The lack of standardized dental-injury definitions further complicates the comparison of published injury data. DeLee and Farney30 did not define a facial or dental injury, and Gomez et al31 similarly lacked an injury definition. Blignaut et al32 included nasal fractures, although the nose cannot be protected by a mouth guard.

Morrow et al33,34 completed an extensive study of dental injuries to collegiate athletes, including chin lacerations in the definition of dental injuries. Morrow et al35 also conducted a prospective study of the dental injury rate of female basketball players, all of whom were provided with custom-fitted mouth guards. The definition of an oral injury was not presented; however, episodes of injury were fewer in those wearing the custom mouth guard. A similar comparison using boil-and-bite mouth guards is warranted.

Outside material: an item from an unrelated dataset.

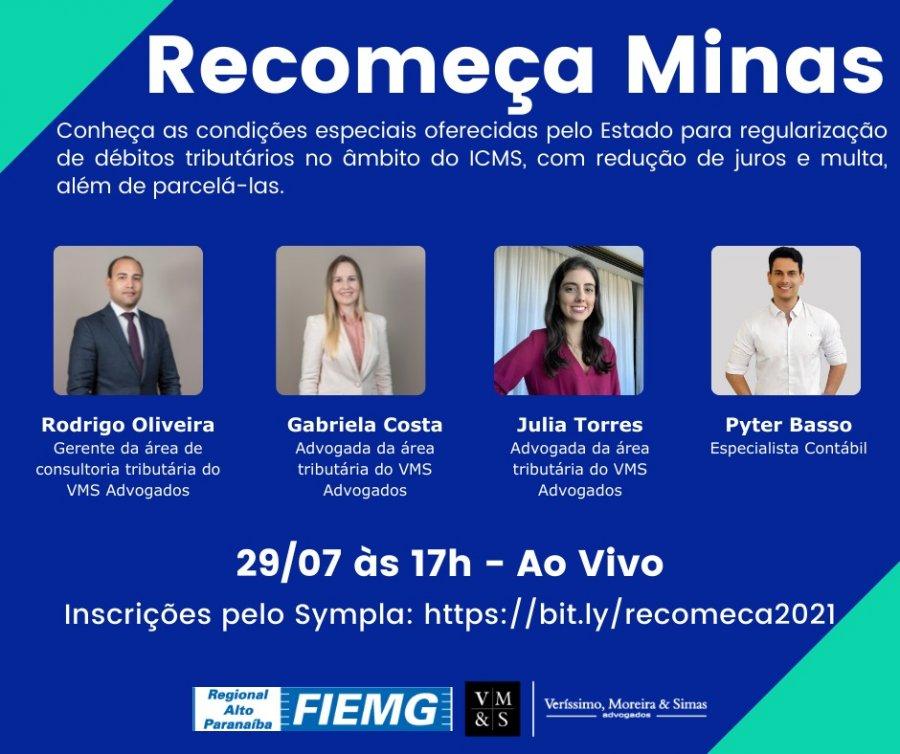 FIEMG Regional Alto Paranaíba e VMS Advogados promovem evento sobre Recomeça Minas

Ranalli and Rye36 reported that maxillary anterior tooth injuries were the most frequently reported dental injury. They also noted that males have a 1.5 times higher rate of injury than females when not wearing mouth guards. Zelisko et al37 found a 1.6 times higher risk for male professional basketball players as compared with their female counterparts. Schmidt-Olsen et al38 reported a correlation between age and injury in soccer tournament participants. The older the player, the higher the risk of injury. Sane and Ylipaavalniemi11 noted that male soccer players over age 20 were at higher risk of dental injury.

METHODS

Subjects

I conducted a 15-year (1988–2003) longitudinal study of dental athletic injuries occurring to students in grades 7 to 12 at a private Honolulu school with an enrollment of 3500 from grades kindergarten to 12. Of the average 2445 students (range, 2399–2479) enrolled in grades 7 to 12 from 1988 to 2003, 50% (623 of 1243) of all females and 60% (717 of 1193) of all males annually participated in interscholastic sports.

Thirty-nine sports (19 female, 18 male, 2 coeducational) (Table 1) and 123 teams constituted the interscholastic athletic program. Multiple-sport athletes were counted once for each sport. On average, intermediate teams (grades 7–9) included 331 females and 407 males. High school participants annually averaged 662 females and 725 males.

Table 1. Punahou School Teams and Average Annual Participation, 1988–2003*.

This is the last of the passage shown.